Детей у них не было и быть не могло. Сразу после загса молчаливая жена в постели вдруг рассказала ему, неожиданно горячо и волнуясь:
— Послушай, все послушай, ты муж — знать должен, мне только тринадцать было, первые месяцы как женское началось, а он штурманом по реке плавал, в отпуск в деревню заехал, Измаил, татарин, напились все, он поил, рукой по спине провел, подвернулась я, околдовал, а мать заметила, тоже пьяная была, он ей самой нравился, отец-то наш помер, зазвала меня в сарай, и так била, так била, бросила, ушла, совсем опоилась. Я лежу, плачу, а тут он, приласкал, пожалел, я и не поняла ничего, девочка была, околдовал. Через восемь месяцев мертвого родила, маленького такого.

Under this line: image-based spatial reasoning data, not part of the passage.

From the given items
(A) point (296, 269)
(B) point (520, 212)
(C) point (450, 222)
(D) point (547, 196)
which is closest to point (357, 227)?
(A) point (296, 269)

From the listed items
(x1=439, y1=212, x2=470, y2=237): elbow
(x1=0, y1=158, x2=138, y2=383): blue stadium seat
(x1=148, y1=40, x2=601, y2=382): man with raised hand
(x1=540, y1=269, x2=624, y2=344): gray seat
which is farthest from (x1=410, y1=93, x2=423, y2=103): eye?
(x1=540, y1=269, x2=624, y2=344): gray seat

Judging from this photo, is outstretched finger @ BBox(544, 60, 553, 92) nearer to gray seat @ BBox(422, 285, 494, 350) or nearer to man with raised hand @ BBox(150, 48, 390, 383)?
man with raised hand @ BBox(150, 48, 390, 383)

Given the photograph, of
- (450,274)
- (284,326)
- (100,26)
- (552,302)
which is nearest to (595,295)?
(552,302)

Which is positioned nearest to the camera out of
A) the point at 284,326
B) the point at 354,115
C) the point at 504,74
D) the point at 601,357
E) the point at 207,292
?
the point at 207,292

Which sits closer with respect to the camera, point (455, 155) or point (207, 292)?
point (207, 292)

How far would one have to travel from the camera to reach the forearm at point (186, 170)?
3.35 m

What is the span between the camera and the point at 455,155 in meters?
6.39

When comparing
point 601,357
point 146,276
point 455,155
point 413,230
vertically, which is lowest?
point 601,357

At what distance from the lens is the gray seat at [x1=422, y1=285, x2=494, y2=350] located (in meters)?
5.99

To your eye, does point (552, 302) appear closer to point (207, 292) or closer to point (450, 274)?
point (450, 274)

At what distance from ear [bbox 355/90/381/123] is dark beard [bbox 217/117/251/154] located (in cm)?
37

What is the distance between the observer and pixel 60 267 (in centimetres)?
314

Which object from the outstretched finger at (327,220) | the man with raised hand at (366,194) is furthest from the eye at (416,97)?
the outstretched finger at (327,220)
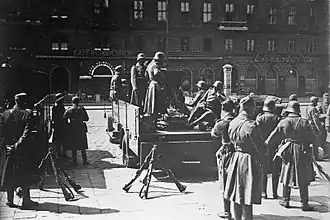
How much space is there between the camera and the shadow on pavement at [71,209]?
220 inches

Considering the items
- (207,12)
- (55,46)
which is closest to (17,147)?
(55,46)

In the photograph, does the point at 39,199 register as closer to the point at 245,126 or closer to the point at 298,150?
the point at 245,126

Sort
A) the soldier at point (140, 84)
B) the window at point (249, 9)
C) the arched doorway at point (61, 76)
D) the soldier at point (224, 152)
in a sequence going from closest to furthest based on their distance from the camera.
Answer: the soldier at point (224, 152) < the soldier at point (140, 84) < the arched doorway at point (61, 76) < the window at point (249, 9)

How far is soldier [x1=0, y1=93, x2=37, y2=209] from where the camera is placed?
5.71m

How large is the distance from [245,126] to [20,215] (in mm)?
3102

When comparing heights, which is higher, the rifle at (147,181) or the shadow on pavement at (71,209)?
the rifle at (147,181)

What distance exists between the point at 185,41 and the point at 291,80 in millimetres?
7349

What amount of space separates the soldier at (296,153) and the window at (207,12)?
21747 millimetres

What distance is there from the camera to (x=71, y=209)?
5.73 metres

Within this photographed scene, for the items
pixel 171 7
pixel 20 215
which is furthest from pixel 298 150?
pixel 171 7

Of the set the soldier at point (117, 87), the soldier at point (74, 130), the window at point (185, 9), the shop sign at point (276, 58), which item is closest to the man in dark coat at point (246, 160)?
the soldier at point (74, 130)

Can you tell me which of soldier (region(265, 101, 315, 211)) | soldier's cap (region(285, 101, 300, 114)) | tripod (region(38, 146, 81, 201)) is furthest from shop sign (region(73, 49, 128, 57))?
soldier (region(265, 101, 315, 211))

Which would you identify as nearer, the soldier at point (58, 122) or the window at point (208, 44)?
the soldier at point (58, 122)

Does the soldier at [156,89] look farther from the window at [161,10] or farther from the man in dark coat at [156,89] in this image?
the window at [161,10]
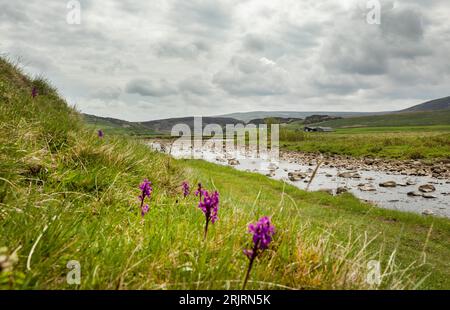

С тех пор ни с кем не была, ты мне верь, ты меня прости, я тебе хорошая жена буду, я тебя любить буду, я за пожилого и хотела, ты только прости — не пожалеешь…
До помертвения органов испугался Филармон Иванович. Все, что он услышал, было неправильно, дико, являлось исключением. Вот-вот, нашел слово, именно исключение, не характерно, из ряда вон. Сам он если и пил, то в редких случаях, когда с ним пило начальство и не пить было бы дерзостью, но и выпив, никогда по спине никого не гладил, руки держал при себе, а язык за зубами. Чтобы мать из ревности избила дочь — и вообразить не мог, тем более, чтобы пьяный овладел ребенком с согласия последнего. Вот это согласие больше всего и ужаснуло Филармона Ивановича, опустошило его душу, хотя сказал он в ответ после долгого молчания о другом:
— А Измаила что — засудили?
И жена ответила, тоже помолчав:
— Он сказал: ребенок будет — женюсь. Уехал сразу, писал письма. Да что он нам… Ты меня прости.